AAA expects more than 53 million people to travel for Thanksgiving this year, nearly matching pre-pandemic levels amid hopes of a semi-formal holiday season. But about 30 states are experiencing rising COVID cases, and it’s especially bad in the upper Midwest and Northeast. So how can you protect yourself while traveling right now?
Be aware that there is no domestic vaccine mandate, says Skift’s editor-at-large Brian Sumers. That’s largely due to a lack of political hunger to require it.
“You see how tough it is to enforce a mask mandate, and you can literally see it on people's faces on the airplane. There's just a big swath of this country that doesn't want to have to show its vaccine card for anything,” he tells Press Play.
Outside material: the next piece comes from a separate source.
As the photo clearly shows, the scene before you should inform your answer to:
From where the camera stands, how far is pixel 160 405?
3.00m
He notes that although flight attendants and other travel officials have started looking the other way when it comes to the federal mask requirement, some people are still getting in trouble. Sumers says the FAA has fined eight airline flyers a total of $160,000, including a drunk man who flew from Dallas-Fort Worth to Burbank and was fined $34,000.
Although airlines are considered federal contractors (and its workers are required to be vaccinated), Sumers says they’ve been lax on mandating them to get the shots. He says some companies, including Southwest Airlines and American Airlines, have made it clear that they’d be very generous with vaccine exemptions. Others, such as United, have taken the requirement seriously.
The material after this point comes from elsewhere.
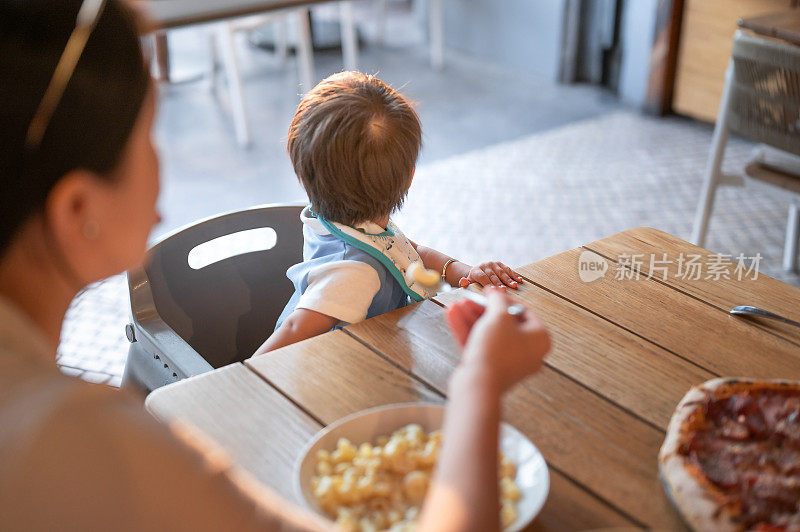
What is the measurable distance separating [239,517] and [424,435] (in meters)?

“United was very clear. It said, ‘We want people to get vaccinated and if you're not going to get vaccinated, maybe United isn't the right place for you to work.’ The other airlines have said, ‘Get an exemption. We can't afford to lose pilots. We can't afford to lose flight attendants,’ Sumers says.
He adds that airline staffing is tight right now, which might be why companies are taking vaccine mandates less seriously. For example, American Airlines has recalled nearly 1,800 flight attendants in the last few months. To retain employees, Sumers says it’s offering 150% of regular pay for overtime, and giving them a chance to earn 300% of pay if they don’t call out sick during a predetermined time period.
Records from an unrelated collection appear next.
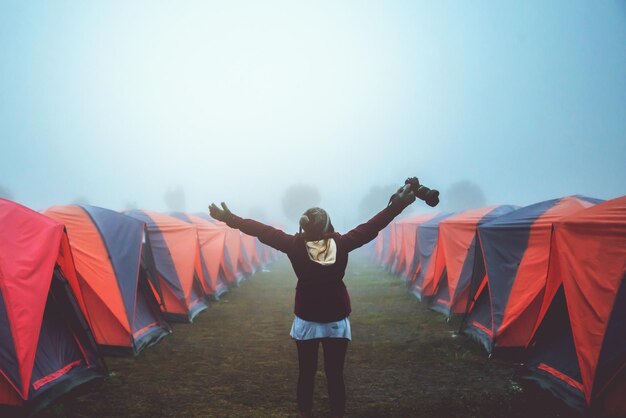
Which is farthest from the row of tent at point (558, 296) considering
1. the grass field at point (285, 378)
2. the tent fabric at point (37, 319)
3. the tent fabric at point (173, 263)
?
the tent fabric at point (173, 263)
What to expect at the airport
Sumers says to expect absolute mayhem at airports over the next few weeks. LAX recommends travelers arrive two to three hours before a flight. And due to low staffing, Sumers says to prepare for especially long lines to go through TSA security.
“I think people have to bring their patience to the airport. I know a lot of folks are upset. They know that these U.S. airlines took $50 billion of government aid during the worst of the pandemic,” he says. “But just know that the frontline workers that you're going to be dealing with at LAX this week, they're stressed. They're not paid that well, even with bonuses. This is a hard job for them. And I think that we have to give them the benefit of the doubt.”